Prospering, we’d know
so much more than mineral
in the flotsam
way, a lot of coffee
fills our faultlines
and the tar sands sing, and the quicksands
go astray, what of the waters
don’t touch what we were
to sing something
hurting, to rainbow
the quoted weight of your heart
is only debris
I go so long in the rain
to break her
I go so long in the run
as to make a beach
in loops of oil
to empty my purse
of mermaids, to feel like
the only decorated islands
in the United States of America.
This poem was written following a talk I gave on Energy (W)rites: Telling the Embodied Stories of Energy, as part of The Curatorial Fellowship: With the North Sea series at Peacock Visual Arts, Aberdeen. It responds specifically to Lana Del Rey’s ‘The Greatest’, where the mournful twangs of a classic rock ballad play out over sunset scenes of Long Beach in the San Pedro Bay, whose four decorative ‘Astronaut Islands’ were built in the sixties to camouflage offshore oil derricks and muffle their sound pollution.

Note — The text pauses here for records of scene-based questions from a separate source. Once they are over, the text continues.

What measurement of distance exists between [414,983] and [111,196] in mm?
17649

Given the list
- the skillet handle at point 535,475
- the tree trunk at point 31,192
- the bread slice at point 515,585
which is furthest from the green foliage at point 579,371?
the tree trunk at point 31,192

Classic rock is a genre and industry founded on oil: vinyl is a type of plastic made from ethylene (found in crude oil) combined with chlorine (found in salt). PVC, the resultant material, is a highly toxic form of plastic, for both our health and the environment. Perhaps it’s only ‘natural’ that Lana would style a kind of vinyl-nostalgia to sing of various kinds of tainted existence. If her earlier work was dubbed ‘Hollywood sadcore’, we might note this recent aesthetic shift as something more like ‘anthropocene sadcore’: where the cinematic eulogising of wasted youth, ‘the greatest’ American Dream, is played out against the false beauty of late twentieth-century petroscapes. But alongside oil there is also water, and the brilliance of light, tone and pigment. There is haze and trace and repeat. Lush tints within variant opacity. A khoratic space where the colours soften or harshen into each other and something of form is held between, with varying paleness or intensity. It could be Billie Eilish singing of ‘burning cities / And napalm skies’ in the apocalypse unconscious of her song ‘Ocean Eyes’; it could be a flare of orange burning into Grimes’ ‘permanent blue’, its elegia for opioid bliss and extinction. The weird pleasure vistas of a scene we can’t quite name. An improvised blur or break. What the water speaks as a force of shimmer. The accompanying visual works are by multimedia artist and sculptor Jack O’Flynn.